Getaway is not a remake of the old Steve
McQueen movie, but is an original story written by Gregg Maxwell and Sean
Finegan and released by Warner Bros.
Getaway is THE thrill movie of the year with
enough action, spills, car crashes and hair-breadth misses to pump
heart-stopping adrenalin into every car-loving fan without killing them.
Ethan Hawke
(the Midnight trilogy) shows up in Sofia, Bulgaria as a disgraced former
race track driver. His wife (Rebecca Budig) wanted to return to her home
country for a visit during the holidays. Hawke, who plays Brent Magna, returns
home one night to find the house has been wrecked and vandalized.

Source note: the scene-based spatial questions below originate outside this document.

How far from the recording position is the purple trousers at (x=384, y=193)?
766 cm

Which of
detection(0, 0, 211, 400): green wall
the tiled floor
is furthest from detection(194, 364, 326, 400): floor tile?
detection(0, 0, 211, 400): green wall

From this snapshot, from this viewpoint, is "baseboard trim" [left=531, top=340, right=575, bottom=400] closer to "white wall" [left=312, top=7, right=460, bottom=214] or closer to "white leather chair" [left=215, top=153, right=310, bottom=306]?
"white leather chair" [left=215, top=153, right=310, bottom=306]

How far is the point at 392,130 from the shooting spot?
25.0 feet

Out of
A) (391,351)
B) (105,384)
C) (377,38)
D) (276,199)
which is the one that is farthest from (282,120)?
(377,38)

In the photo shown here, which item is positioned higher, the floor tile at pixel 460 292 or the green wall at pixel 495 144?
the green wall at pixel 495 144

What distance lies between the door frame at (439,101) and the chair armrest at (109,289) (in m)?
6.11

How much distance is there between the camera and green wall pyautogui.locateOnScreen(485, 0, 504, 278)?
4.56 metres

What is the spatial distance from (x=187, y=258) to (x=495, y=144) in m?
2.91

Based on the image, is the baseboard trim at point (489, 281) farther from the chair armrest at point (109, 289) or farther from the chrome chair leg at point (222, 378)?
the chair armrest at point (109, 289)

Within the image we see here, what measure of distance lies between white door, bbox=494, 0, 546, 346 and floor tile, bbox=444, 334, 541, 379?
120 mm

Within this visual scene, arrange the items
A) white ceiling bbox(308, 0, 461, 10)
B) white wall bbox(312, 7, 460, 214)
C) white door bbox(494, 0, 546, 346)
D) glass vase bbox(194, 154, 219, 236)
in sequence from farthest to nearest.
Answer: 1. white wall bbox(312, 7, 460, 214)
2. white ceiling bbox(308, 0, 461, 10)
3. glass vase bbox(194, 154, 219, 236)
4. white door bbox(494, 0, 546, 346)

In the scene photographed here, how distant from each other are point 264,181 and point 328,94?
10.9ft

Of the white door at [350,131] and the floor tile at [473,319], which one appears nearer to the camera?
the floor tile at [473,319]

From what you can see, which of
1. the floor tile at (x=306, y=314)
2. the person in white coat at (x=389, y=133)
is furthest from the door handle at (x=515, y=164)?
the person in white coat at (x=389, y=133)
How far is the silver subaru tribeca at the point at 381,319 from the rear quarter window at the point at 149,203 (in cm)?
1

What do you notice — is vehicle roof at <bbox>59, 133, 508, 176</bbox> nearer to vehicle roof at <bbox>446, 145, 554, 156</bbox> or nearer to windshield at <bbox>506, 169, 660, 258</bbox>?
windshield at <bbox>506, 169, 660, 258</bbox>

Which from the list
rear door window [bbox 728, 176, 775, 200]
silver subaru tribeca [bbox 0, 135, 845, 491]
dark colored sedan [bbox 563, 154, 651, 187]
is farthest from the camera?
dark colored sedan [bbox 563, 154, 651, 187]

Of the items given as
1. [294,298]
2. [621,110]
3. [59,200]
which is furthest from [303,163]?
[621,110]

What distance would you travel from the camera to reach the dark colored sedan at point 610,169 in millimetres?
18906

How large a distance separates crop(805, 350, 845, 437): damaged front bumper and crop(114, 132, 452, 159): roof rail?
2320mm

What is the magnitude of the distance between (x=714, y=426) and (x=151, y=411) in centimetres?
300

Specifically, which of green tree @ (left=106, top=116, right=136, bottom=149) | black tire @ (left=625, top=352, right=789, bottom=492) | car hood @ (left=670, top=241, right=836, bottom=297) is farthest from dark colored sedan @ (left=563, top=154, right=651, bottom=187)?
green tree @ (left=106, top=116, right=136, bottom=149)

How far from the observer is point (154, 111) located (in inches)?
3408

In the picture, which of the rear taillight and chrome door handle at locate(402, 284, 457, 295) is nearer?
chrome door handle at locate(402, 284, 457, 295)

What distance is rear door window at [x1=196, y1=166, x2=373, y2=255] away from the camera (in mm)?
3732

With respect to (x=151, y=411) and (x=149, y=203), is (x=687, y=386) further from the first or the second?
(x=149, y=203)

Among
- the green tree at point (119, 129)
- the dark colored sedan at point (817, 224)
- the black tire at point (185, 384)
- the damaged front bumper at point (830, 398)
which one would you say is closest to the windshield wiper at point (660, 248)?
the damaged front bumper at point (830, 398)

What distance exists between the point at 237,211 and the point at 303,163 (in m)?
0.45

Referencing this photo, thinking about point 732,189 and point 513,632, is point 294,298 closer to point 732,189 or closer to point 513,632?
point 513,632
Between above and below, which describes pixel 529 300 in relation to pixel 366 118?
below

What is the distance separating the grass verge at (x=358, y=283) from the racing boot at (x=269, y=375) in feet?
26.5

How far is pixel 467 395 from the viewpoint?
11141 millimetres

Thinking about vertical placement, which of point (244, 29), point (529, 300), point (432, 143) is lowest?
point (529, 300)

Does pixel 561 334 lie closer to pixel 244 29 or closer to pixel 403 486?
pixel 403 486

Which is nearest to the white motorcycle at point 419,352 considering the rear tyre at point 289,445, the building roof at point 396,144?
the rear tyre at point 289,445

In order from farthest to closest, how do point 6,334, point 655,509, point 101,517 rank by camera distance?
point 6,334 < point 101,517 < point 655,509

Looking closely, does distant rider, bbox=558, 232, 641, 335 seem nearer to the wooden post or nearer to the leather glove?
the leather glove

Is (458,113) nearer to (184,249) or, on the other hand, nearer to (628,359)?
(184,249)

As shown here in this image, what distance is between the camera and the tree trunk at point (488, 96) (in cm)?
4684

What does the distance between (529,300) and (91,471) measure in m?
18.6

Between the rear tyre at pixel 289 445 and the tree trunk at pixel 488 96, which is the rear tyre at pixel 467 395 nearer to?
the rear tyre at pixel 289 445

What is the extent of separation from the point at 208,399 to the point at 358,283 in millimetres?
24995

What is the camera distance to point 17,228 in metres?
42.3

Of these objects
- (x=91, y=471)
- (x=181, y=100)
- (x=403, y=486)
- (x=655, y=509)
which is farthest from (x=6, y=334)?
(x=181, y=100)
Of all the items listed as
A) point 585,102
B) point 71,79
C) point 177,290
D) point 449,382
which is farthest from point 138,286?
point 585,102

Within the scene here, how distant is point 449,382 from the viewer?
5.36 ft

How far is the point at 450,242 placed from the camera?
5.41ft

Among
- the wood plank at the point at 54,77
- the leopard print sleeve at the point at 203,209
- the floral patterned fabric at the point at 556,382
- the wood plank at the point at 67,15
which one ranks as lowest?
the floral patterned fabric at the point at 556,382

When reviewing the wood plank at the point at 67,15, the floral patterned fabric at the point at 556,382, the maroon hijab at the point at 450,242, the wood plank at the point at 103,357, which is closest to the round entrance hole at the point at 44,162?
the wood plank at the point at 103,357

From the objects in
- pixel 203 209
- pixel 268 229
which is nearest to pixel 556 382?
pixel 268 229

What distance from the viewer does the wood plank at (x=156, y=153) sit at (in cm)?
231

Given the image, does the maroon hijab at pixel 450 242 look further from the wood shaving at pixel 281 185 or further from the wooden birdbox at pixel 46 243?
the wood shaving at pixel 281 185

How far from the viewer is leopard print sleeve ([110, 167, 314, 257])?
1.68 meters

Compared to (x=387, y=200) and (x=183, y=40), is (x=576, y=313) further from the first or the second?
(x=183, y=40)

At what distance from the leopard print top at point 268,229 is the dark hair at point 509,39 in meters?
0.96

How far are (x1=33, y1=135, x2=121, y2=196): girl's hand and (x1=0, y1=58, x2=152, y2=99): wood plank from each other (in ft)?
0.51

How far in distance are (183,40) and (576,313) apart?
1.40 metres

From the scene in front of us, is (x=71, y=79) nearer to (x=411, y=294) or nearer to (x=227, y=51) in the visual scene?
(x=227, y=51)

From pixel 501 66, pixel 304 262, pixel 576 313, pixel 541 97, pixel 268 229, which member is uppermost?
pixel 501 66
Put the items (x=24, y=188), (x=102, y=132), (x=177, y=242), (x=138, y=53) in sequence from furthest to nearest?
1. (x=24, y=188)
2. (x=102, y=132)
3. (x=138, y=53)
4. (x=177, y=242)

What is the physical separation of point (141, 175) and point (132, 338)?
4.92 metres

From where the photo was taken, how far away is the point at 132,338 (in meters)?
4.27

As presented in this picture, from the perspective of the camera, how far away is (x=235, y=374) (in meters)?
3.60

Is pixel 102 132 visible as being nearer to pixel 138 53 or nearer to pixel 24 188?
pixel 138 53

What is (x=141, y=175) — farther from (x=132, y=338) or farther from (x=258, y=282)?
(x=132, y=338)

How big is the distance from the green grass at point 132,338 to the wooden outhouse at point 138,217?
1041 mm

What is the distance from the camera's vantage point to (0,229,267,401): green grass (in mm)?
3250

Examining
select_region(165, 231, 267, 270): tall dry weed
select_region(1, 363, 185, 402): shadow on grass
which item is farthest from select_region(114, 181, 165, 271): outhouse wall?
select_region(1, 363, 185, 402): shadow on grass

His wife has
been kidnapped by unknown assailants. He is contacted by a mysterious man (Jon
Voigt) via cell phone and given instructions about what to do to save his
wife’s life.
In what is probably the greatest free
advertisement for a car’s racing ability, Magna must steal a Ford Mustang Snake
Shelby and show how the sports car has more than enough ability to rev the
engines and make everybody move out of the way. With the car pre-wired with spy
cameras and computer screens, Magna receives his seemingly insane driving
directions from Voigt’s character. Cannily shot by cinematographer Yaron Levy,
Voigt is seen only in parts and never full face, keeping his identity a
mystery.
In what he thinks are directions to find his
wife, Magna floorboards the car at breakneck speeds, causing innumerable
crashes and accidents that seemingly don’t affect him much. In a brief quiet
moment when he stops the car, Selena Gomez shows up and jumps into the car. A
little ludicrous, but she apparently owns the car, is a computer whiz, and
daddy gave her the car as a graduation present. Ms. Gomez, who is allegedly 21,
looks 12 and not old enough to drive more than a kiddie car. Alas, she may save
the day because she is a modern day woman, a computer whiz, and daddy is the
CEO of the bank the mystery man may want to knock over in exchange for the life
of Magna’s wife. Who knew?
Magna, The Kid,, and the audience, are taken on
the most spectacular car chase scenes that make McQueen’s famed San Francisco
hill-jumping escapes in Bullitt look tame. Stunt drivers were put to good use
in live-action scenes without the help of any CGI effects, and it improves the
thrills immensely. When you can tell it’s the real thing, it scares you more,
it gives you more goosebumps, and it gets you up out of your seat. With CGI you
can usually tell and there is not as much of a thrill. But, the audience is not
cheated because everything is upon the screen and is real. Kudos go to the
stunt drivers in this film.
The entire mobile police force of Sofia must
have been destroyed as car after car plummets over a bridge, rams into street
posts, spins through the air, flips butt over tea kettle, and gets caught in
massive intersection pile-ups. Magna’s Shelby does get banged up a bit, but he
still can outrun any of the little European police cars.